[MRG] Accept pre-binned data in fit #74

NicolasHug · 2018-12-15T22:32:46Z

Closes #68

This PR makes it possible to pass pre-binned data in fit() based on the dtype of X, in which case the BinMapper is bypassed.

If the estimator was fitted with binned data, it raises an error when predict or predict_proba is used with real-valued data.

I renamed bin_thresholds into numerical_treshold to avoid confusion and to be consistent with the TreePredictor fields.

codecov · 2018-12-15T22:49:15Z

Codecov Report

Merging #74 into master will decrease coverage by 0.03%.
The diff coverage is 97.82%.

@@            Coverage Diff             @@
##           master      #74      +/-   ##
==========================================
- Coverage   97.17%   97.14%   -0.04%     
==========================================
  Files          10       10              
  Lines        1028     1051      +23     
==========================================
+ Hits          999     1021      +22     
- Misses         29       30       +1

Impacted Files	Coverage Δ
pygbm/predictor.py	`100% <100%> (ø)`	⬆️
pygbm/grower.py	`92.81% <100%> (ø)`	⬆️
pygbm/binning.py	`92.98% <100%> (ø)`	⬆️
pygbm/gradient_boosting.py	`97.61% <96.66%> (-0.28%)`	⬇️
pygbm/utils.py	`93.54% <0%> (+0.21%)`	⬆️

Continue to review full report at Codecov.

Legend - Click here to learn more
Δ = absolute <relative> (impact), ø = not affected, ? = missing data
Powered by Codecov. Last update 53c73f3...056512d.
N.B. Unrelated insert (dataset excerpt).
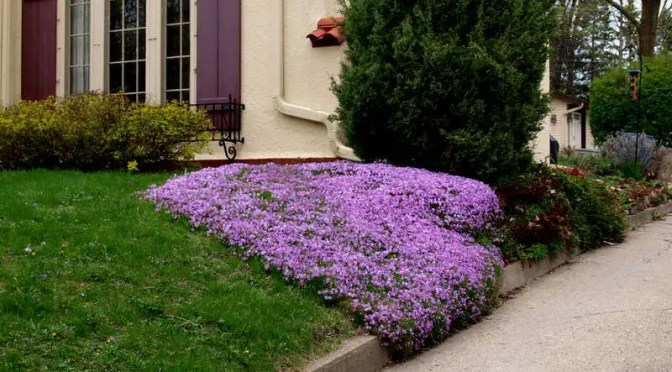 What's doing the blooming? Creeping Phlox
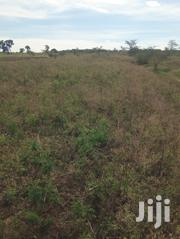 Land on Sale | Land & Plots For Sale for sale in Siaya, South Sakwa (Bondo)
Read the comment docs.

ogrisel

Some comments:

tests/test_gradient_boosting.py

pygbm/gradient_boosting.py

ogrisel · 2018-12-17T10:21:07Z

tests/test_predictor.py

+        predictor.predict, X_binned
+    )
+
+    predictor.predict_binned(X)  # No error


Shouldn't that be:

predictor.predict_binned(X_binned) # No error

instead?

Furthermore I would have expected that predictor.predict_binned would raise a ValueError when called with np.float32 or np.float64 input data. But maybe such a check in the nested private API is redundant and would introduce unnecessary overhead.

Yes you're right, I've added the check.

And yes all the checks in PredictorNode are redundant since GradientBoosting.predict() would only call predict_binned() on uint8 data and predict() on non-uint8 data.

My guess is that the overhead is negligible compared to the prediction time, but no strong opinion, we can remove them and just add a comment.

tests/test_predictor.py

ogrisel

Could you please run a quick benchmark to predict with a GB estimator with both pre-binned and numerical data with a very small batch (e.g. 1 samples with 100 features) but a large number of trees (e.g. 300 trees with max_leaf_nodes=31)?

Then enable and disable the input checks in the predictor.predict_binned / predictor.predict methods to check whether or not those input checks are actually negligible.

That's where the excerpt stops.